◆ **Records to use**
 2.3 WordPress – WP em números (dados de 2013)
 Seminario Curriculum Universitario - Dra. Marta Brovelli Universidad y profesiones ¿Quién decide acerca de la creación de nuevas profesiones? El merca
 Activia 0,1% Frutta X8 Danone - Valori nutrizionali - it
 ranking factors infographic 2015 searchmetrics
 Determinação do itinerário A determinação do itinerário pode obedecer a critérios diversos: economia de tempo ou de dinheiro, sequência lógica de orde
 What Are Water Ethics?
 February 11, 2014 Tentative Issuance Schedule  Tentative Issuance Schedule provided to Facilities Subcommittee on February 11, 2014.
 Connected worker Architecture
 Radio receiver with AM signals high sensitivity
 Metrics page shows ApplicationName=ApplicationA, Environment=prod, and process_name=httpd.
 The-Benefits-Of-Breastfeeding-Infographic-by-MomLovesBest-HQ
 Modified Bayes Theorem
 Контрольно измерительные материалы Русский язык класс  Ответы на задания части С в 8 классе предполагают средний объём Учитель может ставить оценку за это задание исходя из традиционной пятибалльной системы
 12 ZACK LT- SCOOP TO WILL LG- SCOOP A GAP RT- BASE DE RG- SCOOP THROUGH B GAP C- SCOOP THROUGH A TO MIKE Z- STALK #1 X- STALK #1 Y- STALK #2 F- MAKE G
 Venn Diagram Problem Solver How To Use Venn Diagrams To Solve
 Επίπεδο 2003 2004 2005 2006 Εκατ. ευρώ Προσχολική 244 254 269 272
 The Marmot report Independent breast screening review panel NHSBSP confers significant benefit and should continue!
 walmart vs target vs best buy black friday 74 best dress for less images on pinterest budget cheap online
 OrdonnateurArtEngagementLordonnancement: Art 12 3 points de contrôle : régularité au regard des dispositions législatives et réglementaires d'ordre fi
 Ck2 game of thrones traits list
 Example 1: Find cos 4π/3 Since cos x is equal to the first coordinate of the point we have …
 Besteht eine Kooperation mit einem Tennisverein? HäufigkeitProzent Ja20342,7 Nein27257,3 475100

◆ **Exercise aim**
Reproduce the entries exactly as they appear.

◆ **Response area**
 2.3 WordPress – WP em números (dados de 2013)
 Seminario Curriculum Universitario - Dra. Marta Brovelli Universidad y profesiones ¿Quién decide acerca de la creación de nuevas profesiones? El merca
 Activia 0,1% Frutta X8 Danone - Valori nutrizionali - it
 ranking factors infographic 2015 searchmetrics
 Determinação do itinerário A determinação do itinerário pode obedecer a critérios diversos: economia de tempo ou de dinheiro, sequência lógica de orde
 What Are Water Ethics?
 February 11, 2014 Tentative Issuance Schedule  Tentative Issuance Schedule provided to Facilities Subcommittee on February 11, 2014.
 Connected worker Architecture
 Radio receiver with AM signals high sensitivity
 Metrics page shows ApplicationName=ApplicationA, Environment=prod, and process_name=httpd.
 The-Benefits-Of-Breastfeeding-Infographic-by-MomLovesBest-HQ
 Modified Bayes Theorem
 Контрольно измерительные материалы Русский язык класс  Ответы на задания части С в 8 классе предполагают средний объём Учитель может ставить оценку за это задание исходя из традиционной пятибалльной системы
 12 ZACK LT- SCOOP TO WILL LG- SCOOP A GAP RT- BASE DE RG- SCOOP THROUGH B GAP C- SCOOP THROUGH A TO MIKE Z- STALK #1 X- STALK #1 Y- STALK #2 F- MAKE G
 Venn Diagram Problem Solver How To Use Venn Diagrams To Solve
 Επίπεδο 2003 2004 2005 2006 Εκατ. ευρώ Προσχολική 244 254 269 272
 The Marmot report Independent breast screening review panel NHSBSP confers significant benefit and should continue!
 walmart vs target vs best buy black friday 74 best dress for less images on pinterest budget cheap online
 OrdonnateurArtEngagementLordonnancement: Art 12 3 points de contrôle : régularité au regard des dispositions législatives et réglementaires d'ordre fi
 Ck2 game of thrones traits list
 Example 1: Find cos 4π/3 Since cos x is equal to the first coordinate of the point we have …
 Besteht eine Kooperation mit einem Tennisverein? HäufigkeitProzent Ja20342,7 Nein27257,3 475100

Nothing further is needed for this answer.